* _REQUIRED WORK_:
A. Copy the article on MCC Brussels word for word, from "In 2020, Orbán’s" up to and including "million in belongings.".
B. How would you summarize the article on MCC Brussels in two sentences?
C. Can you turn the paragraph of the article on MCC Brussels that begins "In 2020, Orbán's government" into a list, keeping all its facts?

* _TEXT EXCERPT_:

○ ○ ○ ○ ○

A Hungarian-based think tank closely tied to Viktor Orbán has been blamed for violating EU lobbying guidelines by not declaring its funding. MCC Brussels has not disclosed its financial status and funding sources despite lobbying within the European Union since 2022, the advocacy agency Corporate Europe Observatory (CEO) stated in its complaint.
The think tank is affiliated with Mathias Corvinus Collegium (MCC), an organization that has obtained more than $1.3 billion in Hungarian state funding, especially via a 10 percent stake in the country’s national oil corporation. MCC is headed by Viktor Orbán’s political director, Balázs Orbán, who has stated: “It is our goal for Hungary to become an intellectual powerhouse, in which MCC plays a key role.”
In 2020, Orbán’s government issued MCC a 10 percent stake in Hungarian oil group MOL, a 10 percent stake in the pharmaceutical company Gedeon Richter, as well as $462 million in cash, and $9 million in belongings.
In 2023, MCC acquired €50 million in payouts from MOL, a company that receives 65 percent of its oil from Russia, according to an analysis by German broadcaster ZDF.

○ ○ ○ ○ ○

* _PROVIDED RECORDS_:
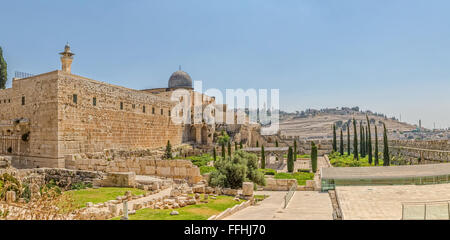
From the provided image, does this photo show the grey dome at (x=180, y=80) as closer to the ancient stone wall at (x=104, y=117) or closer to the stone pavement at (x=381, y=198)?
the ancient stone wall at (x=104, y=117)

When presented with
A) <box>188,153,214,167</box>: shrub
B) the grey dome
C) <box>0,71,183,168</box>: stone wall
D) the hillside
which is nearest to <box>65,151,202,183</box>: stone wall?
<box>0,71,183,168</box>: stone wall

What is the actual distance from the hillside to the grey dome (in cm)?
8260

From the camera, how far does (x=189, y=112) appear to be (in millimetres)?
31734

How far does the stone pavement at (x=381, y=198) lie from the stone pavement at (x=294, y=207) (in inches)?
20.6

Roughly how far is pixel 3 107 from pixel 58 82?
575cm

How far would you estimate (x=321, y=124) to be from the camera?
132 meters

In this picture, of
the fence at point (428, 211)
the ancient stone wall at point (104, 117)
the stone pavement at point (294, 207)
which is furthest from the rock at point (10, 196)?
the fence at point (428, 211)

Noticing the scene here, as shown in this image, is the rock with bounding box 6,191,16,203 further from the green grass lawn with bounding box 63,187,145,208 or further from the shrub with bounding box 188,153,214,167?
the shrub with bounding box 188,153,214,167

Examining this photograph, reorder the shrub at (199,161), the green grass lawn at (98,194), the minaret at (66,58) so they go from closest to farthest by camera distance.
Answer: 1. the green grass lawn at (98,194)
2. the minaret at (66,58)
3. the shrub at (199,161)

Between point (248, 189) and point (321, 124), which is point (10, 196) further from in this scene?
point (321, 124)

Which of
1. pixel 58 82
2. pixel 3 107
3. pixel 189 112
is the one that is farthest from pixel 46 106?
pixel 189 112

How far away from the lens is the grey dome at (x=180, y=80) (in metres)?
37.0
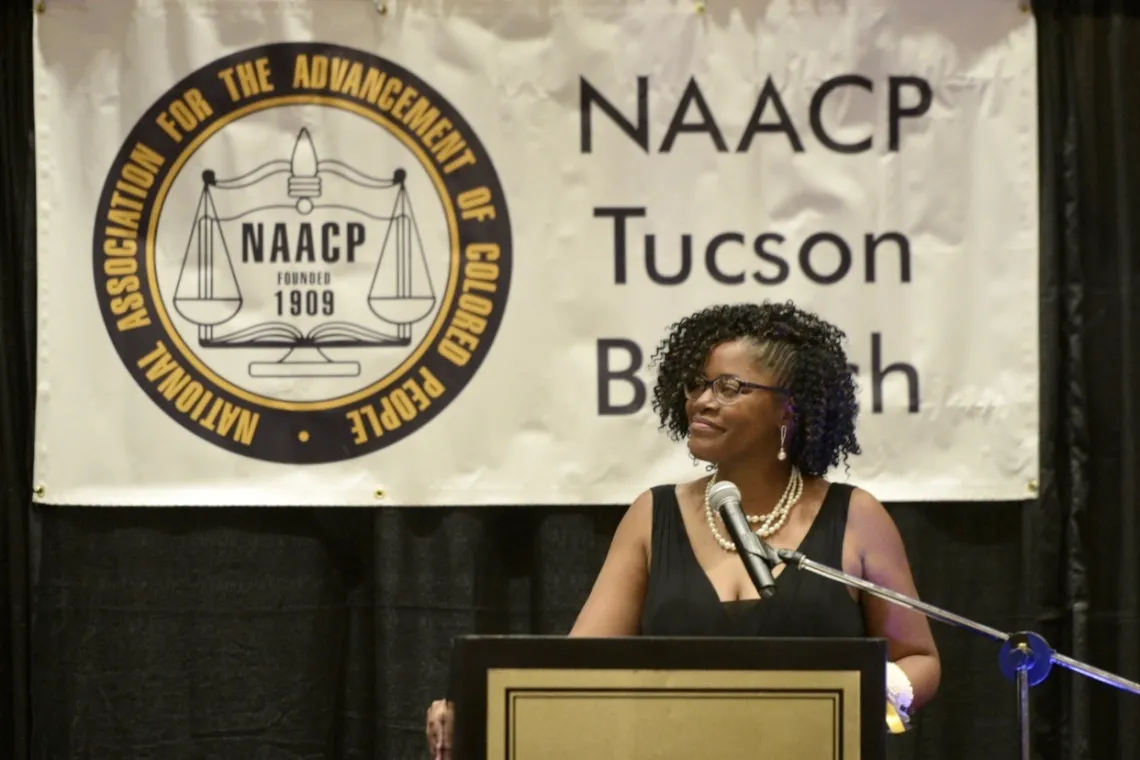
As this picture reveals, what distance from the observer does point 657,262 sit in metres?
3.18

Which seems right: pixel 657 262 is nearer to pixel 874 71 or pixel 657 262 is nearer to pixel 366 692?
pixel 874 71

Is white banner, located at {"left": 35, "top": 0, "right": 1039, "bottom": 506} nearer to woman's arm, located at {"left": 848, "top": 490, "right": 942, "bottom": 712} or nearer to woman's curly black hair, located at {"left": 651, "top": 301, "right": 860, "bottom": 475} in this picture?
woman's curly black hair, located at {"left": 651, "top": 301, "right": 860, "bottom": 475}

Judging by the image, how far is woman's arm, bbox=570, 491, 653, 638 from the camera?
7.89ft

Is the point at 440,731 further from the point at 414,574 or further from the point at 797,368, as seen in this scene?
the point at 414,574

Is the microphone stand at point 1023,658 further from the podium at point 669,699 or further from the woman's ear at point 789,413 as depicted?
the woman's ear at point 789,413

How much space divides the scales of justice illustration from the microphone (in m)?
1.44

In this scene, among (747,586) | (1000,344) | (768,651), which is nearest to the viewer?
(768,651)

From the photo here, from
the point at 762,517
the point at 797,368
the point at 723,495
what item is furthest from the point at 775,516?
the point at 723,495

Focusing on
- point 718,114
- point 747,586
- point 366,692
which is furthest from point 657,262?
point 366,692

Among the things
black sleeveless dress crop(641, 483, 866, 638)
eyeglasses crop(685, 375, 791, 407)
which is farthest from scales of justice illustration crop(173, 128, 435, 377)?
black sleeveless dress crop(641, 483, 866, 638)

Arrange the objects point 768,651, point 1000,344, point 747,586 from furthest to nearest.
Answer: point 1000,344
point 747,586
point 768,651

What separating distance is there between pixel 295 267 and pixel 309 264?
1.3 inches

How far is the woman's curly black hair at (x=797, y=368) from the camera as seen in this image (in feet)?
8.04

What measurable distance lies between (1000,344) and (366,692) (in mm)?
1737
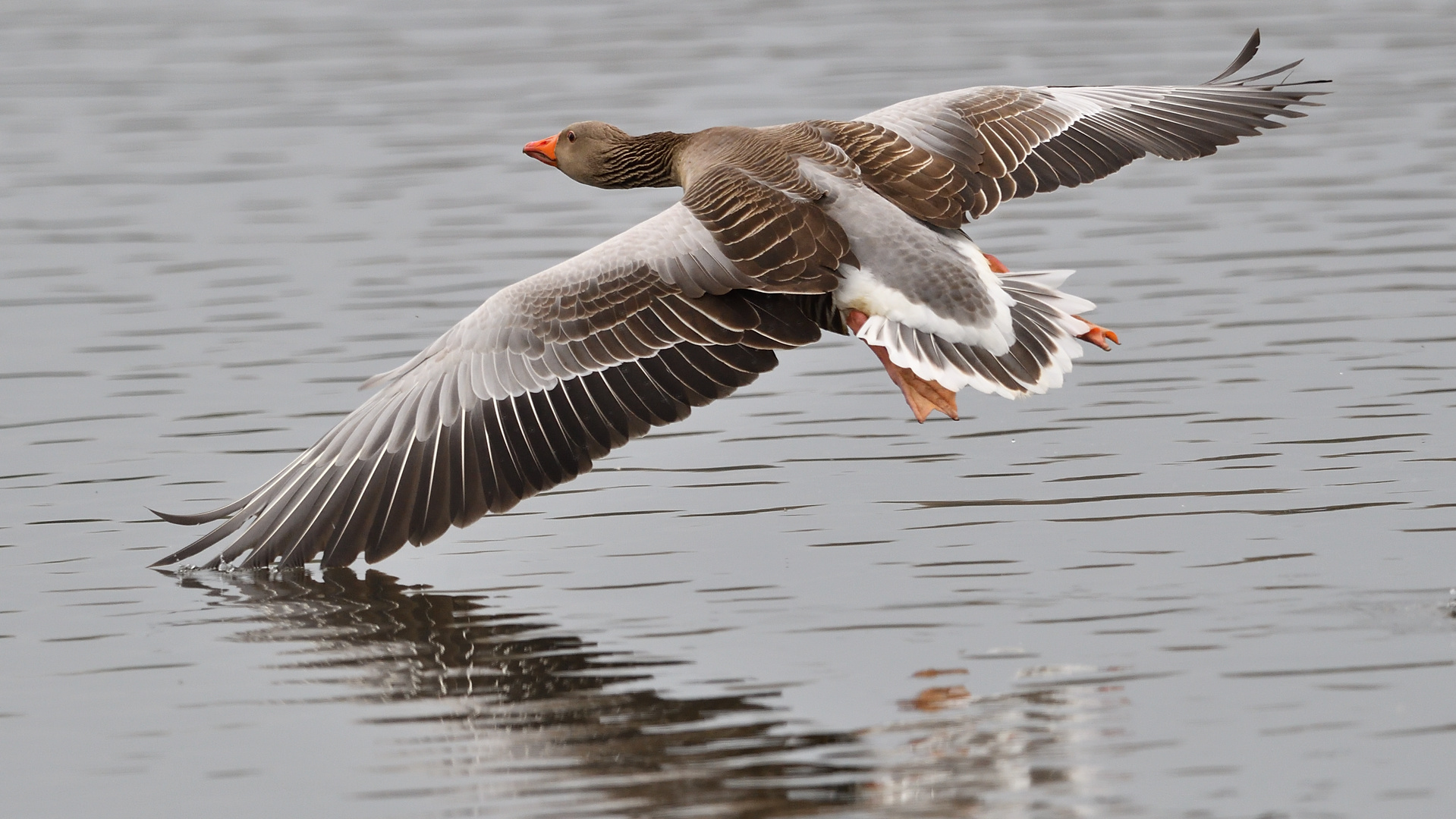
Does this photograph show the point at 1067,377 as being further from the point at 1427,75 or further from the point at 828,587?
the point at 1427,75

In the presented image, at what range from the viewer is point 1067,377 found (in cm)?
1140

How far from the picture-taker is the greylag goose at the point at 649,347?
858cm

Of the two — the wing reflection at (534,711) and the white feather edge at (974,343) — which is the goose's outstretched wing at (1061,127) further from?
the wing reflection at (534,711)

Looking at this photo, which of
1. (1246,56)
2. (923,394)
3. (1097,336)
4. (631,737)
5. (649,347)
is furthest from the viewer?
(1246,56)

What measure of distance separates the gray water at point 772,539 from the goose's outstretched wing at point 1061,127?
4.56 ft

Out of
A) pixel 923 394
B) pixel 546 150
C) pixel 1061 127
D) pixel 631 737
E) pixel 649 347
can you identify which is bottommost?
pixel 631 737

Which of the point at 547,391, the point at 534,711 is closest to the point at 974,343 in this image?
the point at 547,391

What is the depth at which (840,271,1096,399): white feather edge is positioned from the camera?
850cm

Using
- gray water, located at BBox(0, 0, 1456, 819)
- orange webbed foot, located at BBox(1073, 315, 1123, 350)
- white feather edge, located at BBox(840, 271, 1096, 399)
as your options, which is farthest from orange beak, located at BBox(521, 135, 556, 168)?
orange webbed foot, located at BBox(1073, 315, 1123, 350)

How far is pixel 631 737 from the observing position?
21.3 feet

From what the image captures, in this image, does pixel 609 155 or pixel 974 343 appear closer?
pixel 974 343

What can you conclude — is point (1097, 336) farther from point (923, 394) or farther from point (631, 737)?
point (631, 737)

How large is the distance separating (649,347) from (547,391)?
51 cm

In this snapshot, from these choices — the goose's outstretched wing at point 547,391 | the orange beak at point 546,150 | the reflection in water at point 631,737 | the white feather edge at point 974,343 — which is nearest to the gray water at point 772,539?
the reflection in water at point 631,737
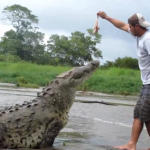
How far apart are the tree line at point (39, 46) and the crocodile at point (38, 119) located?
46214 millimetres

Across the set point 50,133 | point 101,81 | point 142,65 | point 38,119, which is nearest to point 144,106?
point 142,65

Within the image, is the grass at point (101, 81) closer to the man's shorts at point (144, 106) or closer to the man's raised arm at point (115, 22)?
the man's raised arm at point (115, 22)

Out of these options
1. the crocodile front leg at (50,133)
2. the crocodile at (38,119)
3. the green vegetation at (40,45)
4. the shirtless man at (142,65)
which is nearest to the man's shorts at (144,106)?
the shirtless man at (142,65)

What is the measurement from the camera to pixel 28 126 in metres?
5.54

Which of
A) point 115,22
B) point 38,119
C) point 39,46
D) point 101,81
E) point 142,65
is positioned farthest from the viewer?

○ ○ ○ ○ ○

* _NUMBERED RESPONSES_:
A.
In 2020, Orbán’s government issued MCC a 10 percent stake in Hungarian oil group MOL, a 10 percent stake in the pharmaceutical company Gedeon Richter, as well as $462 million in cash, and $9 million in belongings.

B. Corporate Europe Observatory has filed a complaint saying that MCC Brussels, a Hungarian-based think tank closely tied to Viktor Orbán, has lobbied in the EU since 2022 without disclosing its financial status or funding sources. Its affiliate, Mathias Corvinus Collegium, has received more than $1.3 billion in Hungarian state funding, including a 10 percent stake in oil group MOL, from which it acquired €50 million in payouts in 2023.

C.
In 2020, Orbán's government issued MCC:
- a 10 percent stake in Hungarian oil group MOL
- a 10 percent stake in the pharmaceutical company Gedeon Richter
- $462 million in cash
- $9 million in belongings